- **Document excerpt**:
---+---
Horrifically, at least 227 people died during these tragic events. Some of them were armed bandits who participated in the attacks. 19 police officers and military personnel also perished.
Regretfully, civilians also became victims to these acts of terrorism. Currently, about 4,600 affected people have been identified of whom 4,353 were wounded, including 3,393 law enforcement personnel.
Using learned military tactics, the perpetrators attacked administrative buildings, military bases, police precincts and civil facilities; they looted seven gun shops, seized control of the Almaty airport, and local and foreign airplanes. A coordinated effort aimed at an armed insurrection.
More than 1,400 businesses were destroyed, and more than 100 trade centers and banks were looted. Over 500 police vehicles were burned and 5,000 were hijacked. The economic damage amounts to approximately 2.5-3 billion US dollars.
It is crucial to differentiate peaceful protesters from bandits and terrorists. Those who committed serious crimes will be punished in accordance with the law. As for the others, President Kassym-Jomart Tokayev instructed the Prosecutor General’s Office to establish the nature and liability of their offences. Punishments will be mitigated if there are no aggravating circumstances.
Kazakhstan has repeatedly expressed its commitment to the rule of law. All our actions are in accordance with our Constitution, our laws and our international commitments.
We completely understand the concerns of some of our own citizens and the international community about holding a transparent and objective investigation of these tragic events. In his statements President made a clear assurance that the investigation is being held objectively and the results will be shared publicly.
In these difficult times, we hope that our European partners remain supportive, withhold from quick conclusions and wait for the results of the official investigation.
In this regard, it was deeply disappointing that the European Parliament adopted a resolution on the events in Kazakhstan, which did not reflect the real situation on the ground. The document diminished the existential threat that Kazakhstan faced and confused peaceful protesters with violent extremists.
Genuine protesters and demonstrators in a democratic society do not engage in violent attacks which result in severe destruction of properties and killings of law enforcement officers and civilians.
The perpetrators of the violence in Kazakhstan were not ordinary protestors – their actions, including targeted destruction, demonstrate the sophisticated level of coordination and long-term planning with the goal to assault our statehood, create a zone of controlled chaos and, ultimately, forcefully seize power.
---+---
- **What you should do**:
Answer from the statement on the events in Kazakhstan:
1. How many businesses were destroyed?
2. Which airport did the perpetrators seize control of?
3. Which body adopted a resolution on the events in Kazakhstan?
The listing that follows is not needed for anything here.

- **Given material**:
---+---
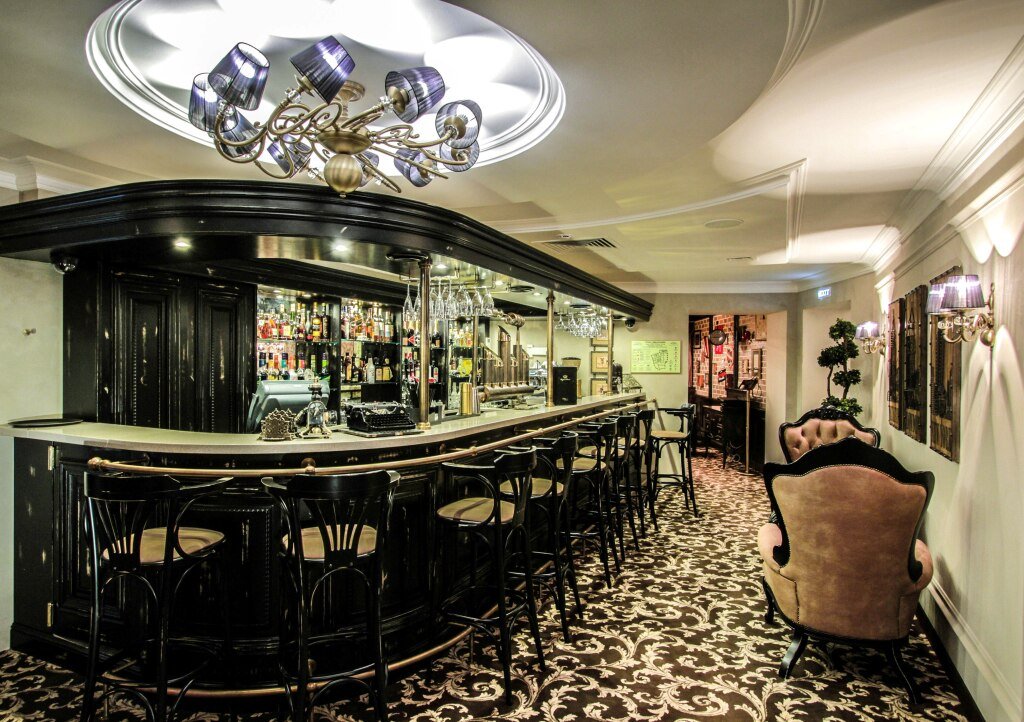 Отель Роял Плаза, Ханты-Мансийский автономный округ: фото 3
---+---
- **Answer section**:
1. More than 1,400.
2. The Almaty airport.
3. The European Parliament.